* **Assignment**
In the records that follow, find the line with "- Conducted physical"; from there, retype every line exactly through the line with "49.61 | 29.17 |", which also belongs to the answer.

(Stored data)
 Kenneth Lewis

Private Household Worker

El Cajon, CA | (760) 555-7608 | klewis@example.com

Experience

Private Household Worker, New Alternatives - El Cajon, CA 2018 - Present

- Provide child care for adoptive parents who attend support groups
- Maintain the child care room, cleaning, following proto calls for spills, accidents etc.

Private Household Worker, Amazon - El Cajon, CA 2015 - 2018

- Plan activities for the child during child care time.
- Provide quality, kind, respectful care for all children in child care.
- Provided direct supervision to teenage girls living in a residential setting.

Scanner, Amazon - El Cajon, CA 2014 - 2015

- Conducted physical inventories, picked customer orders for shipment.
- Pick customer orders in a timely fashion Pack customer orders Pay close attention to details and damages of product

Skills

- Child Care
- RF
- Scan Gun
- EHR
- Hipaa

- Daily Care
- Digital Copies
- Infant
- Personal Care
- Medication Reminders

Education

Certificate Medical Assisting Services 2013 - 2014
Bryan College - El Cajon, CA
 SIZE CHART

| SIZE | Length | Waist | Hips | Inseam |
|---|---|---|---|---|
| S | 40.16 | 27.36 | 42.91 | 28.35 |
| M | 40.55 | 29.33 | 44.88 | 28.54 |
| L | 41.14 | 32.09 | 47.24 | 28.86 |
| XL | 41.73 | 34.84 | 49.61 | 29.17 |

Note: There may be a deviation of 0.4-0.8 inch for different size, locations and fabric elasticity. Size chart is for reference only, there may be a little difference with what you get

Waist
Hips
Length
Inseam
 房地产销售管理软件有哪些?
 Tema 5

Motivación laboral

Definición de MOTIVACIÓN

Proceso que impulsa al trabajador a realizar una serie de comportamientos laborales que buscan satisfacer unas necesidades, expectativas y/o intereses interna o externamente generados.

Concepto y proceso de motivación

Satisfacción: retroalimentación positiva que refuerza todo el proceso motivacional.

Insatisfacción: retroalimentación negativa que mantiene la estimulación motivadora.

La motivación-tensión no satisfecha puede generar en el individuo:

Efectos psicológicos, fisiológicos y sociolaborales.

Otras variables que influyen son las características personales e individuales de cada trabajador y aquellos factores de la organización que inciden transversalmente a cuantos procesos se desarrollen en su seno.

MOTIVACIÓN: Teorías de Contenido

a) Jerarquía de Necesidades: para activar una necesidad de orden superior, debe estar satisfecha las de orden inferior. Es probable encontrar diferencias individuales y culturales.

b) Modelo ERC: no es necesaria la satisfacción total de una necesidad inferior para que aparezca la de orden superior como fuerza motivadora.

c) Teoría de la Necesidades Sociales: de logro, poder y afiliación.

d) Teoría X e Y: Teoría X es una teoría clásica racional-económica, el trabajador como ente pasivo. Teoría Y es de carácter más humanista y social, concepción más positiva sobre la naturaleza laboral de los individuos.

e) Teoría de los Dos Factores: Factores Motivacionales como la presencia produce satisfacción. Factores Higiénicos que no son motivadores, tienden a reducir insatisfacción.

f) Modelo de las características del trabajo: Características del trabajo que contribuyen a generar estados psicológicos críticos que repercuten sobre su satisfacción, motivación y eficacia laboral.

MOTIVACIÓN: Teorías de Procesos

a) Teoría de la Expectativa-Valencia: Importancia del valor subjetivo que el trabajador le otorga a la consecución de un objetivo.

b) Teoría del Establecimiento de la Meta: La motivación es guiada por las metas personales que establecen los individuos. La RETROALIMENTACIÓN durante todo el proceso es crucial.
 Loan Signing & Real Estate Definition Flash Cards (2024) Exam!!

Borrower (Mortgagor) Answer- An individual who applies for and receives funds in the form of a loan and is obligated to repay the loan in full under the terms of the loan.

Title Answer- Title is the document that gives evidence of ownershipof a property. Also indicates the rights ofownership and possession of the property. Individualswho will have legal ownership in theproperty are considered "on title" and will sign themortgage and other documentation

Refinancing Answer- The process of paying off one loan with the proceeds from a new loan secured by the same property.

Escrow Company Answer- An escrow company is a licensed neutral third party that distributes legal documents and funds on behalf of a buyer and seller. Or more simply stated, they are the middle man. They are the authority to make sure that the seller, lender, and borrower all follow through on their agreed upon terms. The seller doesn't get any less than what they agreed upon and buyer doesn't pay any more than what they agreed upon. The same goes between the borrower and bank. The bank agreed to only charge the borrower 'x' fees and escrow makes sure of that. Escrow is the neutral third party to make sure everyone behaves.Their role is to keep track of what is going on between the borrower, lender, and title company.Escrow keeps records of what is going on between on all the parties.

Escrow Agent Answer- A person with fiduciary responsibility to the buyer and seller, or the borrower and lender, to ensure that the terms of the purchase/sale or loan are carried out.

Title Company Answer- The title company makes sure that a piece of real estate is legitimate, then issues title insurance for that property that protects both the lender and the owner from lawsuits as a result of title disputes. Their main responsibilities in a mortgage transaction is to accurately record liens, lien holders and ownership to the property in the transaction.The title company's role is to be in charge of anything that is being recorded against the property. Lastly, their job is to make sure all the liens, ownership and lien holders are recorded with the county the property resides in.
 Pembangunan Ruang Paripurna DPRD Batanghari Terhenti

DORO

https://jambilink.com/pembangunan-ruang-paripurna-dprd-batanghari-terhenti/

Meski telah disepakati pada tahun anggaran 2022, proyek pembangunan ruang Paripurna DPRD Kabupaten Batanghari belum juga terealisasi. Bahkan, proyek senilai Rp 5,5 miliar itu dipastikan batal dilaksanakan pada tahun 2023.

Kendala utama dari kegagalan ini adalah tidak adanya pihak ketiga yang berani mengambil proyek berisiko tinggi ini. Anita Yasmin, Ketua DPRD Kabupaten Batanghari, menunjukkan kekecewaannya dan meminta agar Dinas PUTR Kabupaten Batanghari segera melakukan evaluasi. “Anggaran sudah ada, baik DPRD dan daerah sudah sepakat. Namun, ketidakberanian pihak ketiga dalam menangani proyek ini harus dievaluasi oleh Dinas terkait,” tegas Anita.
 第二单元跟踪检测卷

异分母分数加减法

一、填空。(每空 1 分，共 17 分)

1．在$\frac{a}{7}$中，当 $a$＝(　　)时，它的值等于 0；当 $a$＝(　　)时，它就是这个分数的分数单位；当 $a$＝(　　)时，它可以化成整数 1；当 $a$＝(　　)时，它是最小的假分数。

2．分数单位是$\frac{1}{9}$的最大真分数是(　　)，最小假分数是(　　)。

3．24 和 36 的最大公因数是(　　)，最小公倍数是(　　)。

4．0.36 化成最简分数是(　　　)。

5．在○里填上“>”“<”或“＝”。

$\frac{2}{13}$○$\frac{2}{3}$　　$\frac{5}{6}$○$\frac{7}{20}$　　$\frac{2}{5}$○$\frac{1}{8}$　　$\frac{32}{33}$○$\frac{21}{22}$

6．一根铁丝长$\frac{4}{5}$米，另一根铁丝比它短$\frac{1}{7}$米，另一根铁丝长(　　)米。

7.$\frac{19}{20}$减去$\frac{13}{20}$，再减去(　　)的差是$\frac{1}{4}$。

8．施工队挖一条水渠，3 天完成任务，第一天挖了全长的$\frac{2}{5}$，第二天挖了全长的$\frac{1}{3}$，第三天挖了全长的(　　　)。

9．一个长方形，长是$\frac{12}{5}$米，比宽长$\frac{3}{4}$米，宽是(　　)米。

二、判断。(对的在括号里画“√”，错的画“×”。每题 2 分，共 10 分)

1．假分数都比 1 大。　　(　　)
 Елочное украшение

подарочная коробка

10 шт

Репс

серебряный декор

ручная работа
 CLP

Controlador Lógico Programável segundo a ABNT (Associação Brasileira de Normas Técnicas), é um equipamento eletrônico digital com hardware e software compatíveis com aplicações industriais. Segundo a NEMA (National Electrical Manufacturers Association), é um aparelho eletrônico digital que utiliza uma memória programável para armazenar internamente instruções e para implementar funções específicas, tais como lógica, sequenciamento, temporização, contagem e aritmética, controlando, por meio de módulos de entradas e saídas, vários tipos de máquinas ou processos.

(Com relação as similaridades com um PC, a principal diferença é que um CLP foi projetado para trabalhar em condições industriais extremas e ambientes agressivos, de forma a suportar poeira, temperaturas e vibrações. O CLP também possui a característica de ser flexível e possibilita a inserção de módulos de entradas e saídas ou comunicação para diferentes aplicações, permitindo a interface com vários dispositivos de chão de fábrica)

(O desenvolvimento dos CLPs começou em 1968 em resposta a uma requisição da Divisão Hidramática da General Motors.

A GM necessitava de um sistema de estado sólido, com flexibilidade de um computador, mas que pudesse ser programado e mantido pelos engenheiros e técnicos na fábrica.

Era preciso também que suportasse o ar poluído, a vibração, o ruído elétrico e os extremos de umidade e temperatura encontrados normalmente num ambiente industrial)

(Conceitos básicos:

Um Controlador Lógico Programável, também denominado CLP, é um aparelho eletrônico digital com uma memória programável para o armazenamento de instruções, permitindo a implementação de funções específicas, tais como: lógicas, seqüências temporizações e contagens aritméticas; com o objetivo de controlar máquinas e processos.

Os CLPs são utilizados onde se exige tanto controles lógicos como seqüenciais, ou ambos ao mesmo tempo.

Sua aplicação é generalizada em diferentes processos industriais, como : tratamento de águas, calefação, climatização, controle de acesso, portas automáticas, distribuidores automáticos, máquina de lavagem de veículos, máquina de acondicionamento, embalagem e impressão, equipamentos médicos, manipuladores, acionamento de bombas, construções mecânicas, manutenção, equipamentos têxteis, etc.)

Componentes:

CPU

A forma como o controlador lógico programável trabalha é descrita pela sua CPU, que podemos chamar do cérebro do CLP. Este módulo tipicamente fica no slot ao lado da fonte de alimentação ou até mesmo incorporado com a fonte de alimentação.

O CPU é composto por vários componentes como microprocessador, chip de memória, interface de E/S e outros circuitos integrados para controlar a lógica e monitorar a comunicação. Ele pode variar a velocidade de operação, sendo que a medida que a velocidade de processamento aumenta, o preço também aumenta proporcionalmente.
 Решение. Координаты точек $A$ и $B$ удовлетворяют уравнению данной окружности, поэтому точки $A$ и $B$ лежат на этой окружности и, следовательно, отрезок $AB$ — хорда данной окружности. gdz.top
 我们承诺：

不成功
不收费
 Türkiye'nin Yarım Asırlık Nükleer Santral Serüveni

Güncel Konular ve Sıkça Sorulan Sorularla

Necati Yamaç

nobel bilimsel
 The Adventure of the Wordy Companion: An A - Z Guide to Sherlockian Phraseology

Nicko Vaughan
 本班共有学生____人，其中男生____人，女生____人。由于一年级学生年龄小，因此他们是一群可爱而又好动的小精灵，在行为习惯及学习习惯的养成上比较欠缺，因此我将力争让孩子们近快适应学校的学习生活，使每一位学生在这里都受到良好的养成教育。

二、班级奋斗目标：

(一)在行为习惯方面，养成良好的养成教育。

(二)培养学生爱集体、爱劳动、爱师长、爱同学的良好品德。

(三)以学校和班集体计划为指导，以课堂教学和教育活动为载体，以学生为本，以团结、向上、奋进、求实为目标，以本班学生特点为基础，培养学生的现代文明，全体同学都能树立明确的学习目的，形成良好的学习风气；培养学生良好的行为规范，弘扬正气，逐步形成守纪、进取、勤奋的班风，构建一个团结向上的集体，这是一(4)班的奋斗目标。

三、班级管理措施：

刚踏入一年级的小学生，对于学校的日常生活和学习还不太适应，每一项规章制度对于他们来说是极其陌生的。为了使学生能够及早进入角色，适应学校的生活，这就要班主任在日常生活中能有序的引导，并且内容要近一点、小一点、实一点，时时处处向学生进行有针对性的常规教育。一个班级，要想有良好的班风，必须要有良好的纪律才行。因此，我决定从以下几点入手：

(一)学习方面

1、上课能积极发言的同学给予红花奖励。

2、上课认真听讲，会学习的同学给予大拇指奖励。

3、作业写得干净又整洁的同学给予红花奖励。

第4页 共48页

* **Exercise result**
- Conducted physical inventories, picked customer orders for shipment.
- Pick customer orders in a timely fashion Pack customer orders Pay close attention to details and damages of product

Skills

- Child Care
- RF
- Scan Gun
- EHR
- Hipaa

- Daily Care
- Digital Copies
- Infant
- Personal Care
- Medication Reminders

Education

Certificate Medical Assisting Services 2013 - 2014
Bryan College - El Cajon, CA
 SIZE CHART

| SIZE | Length | Waist | Hips | Inseam |
|---|---|---|---|---|
| S | 40.16 | 27.36 | 42.91 | 28.35 |
| M | 40.55 | 29.33 | 44.88 | 28.54 |
| L | 41.14 | 32.09 | 47.24 | 28.86 |
| XL | 41.73 | 34.84 | 49.61 | 29.17 |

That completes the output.